RECORDS SHOWN Start Marker

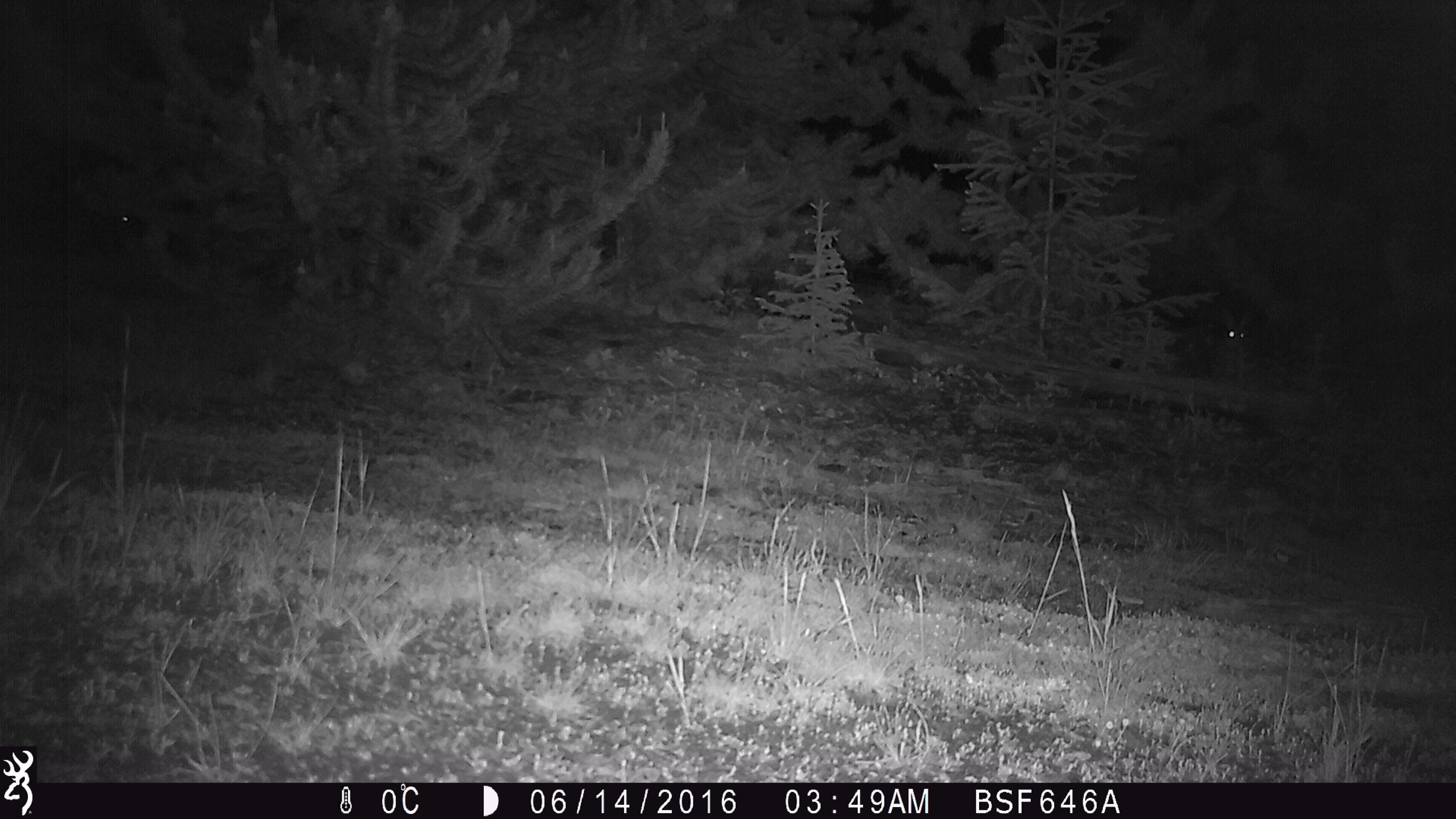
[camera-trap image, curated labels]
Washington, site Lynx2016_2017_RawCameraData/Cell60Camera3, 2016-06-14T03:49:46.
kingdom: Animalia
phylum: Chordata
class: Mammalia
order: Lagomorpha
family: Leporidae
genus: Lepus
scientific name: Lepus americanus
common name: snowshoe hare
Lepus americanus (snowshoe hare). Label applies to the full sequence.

RECORDS SHOWN End Marker
RECORDS SHOWN Start Marker

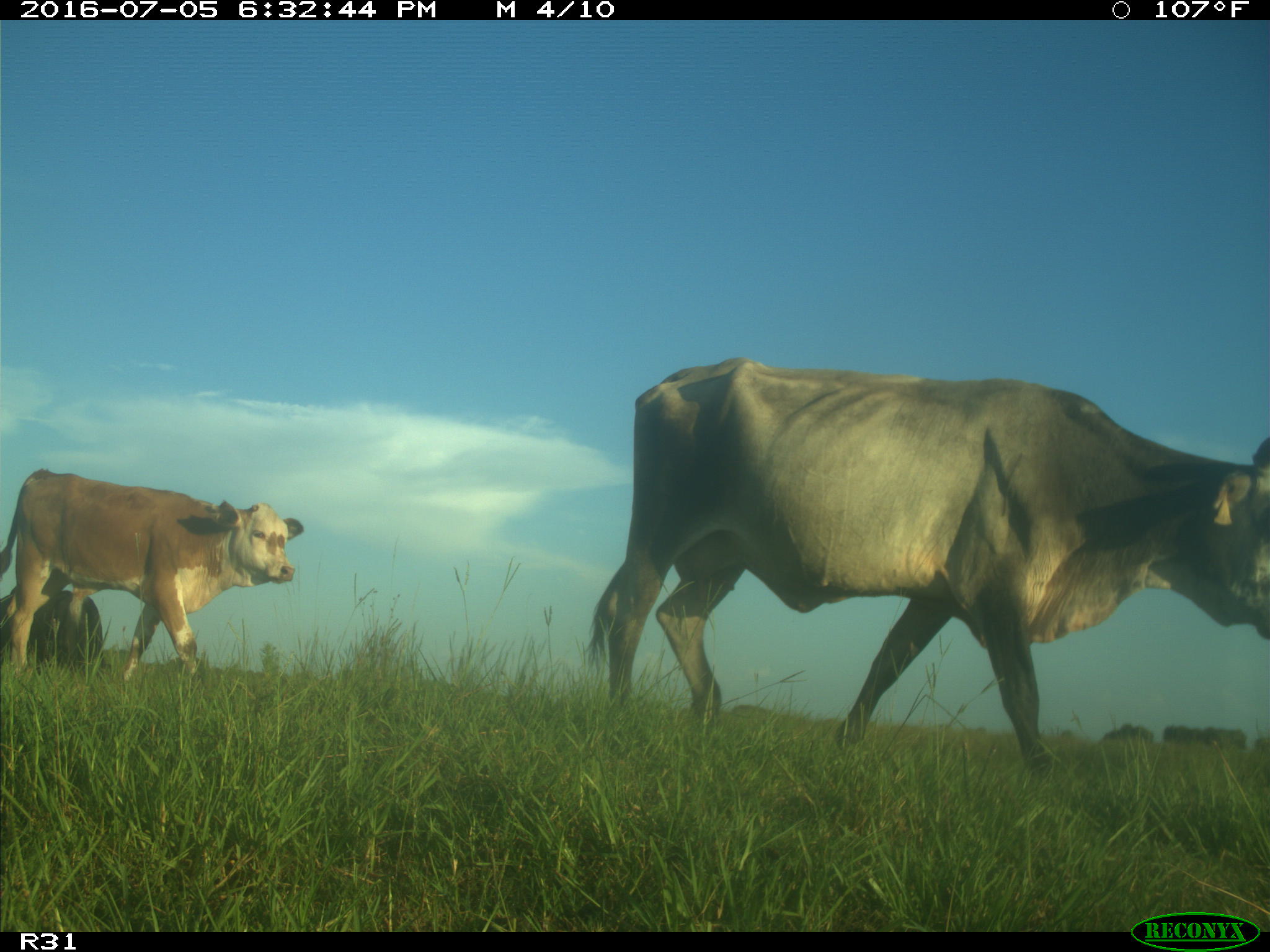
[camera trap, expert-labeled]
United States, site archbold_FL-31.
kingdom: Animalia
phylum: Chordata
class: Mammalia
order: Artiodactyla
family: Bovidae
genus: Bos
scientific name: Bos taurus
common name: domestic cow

RECORDS SHOWN End Marker

* [WORK TO COMPLETE] Identify the lines above that contain the word "site", then copy them.

* [RESULT FOR THIS TASK]
Washington, site Lynx2016_2017_RawCameraData/Cell60Camera3, 2016-06-14T03:49:46.
United States, site archbold_FL-31.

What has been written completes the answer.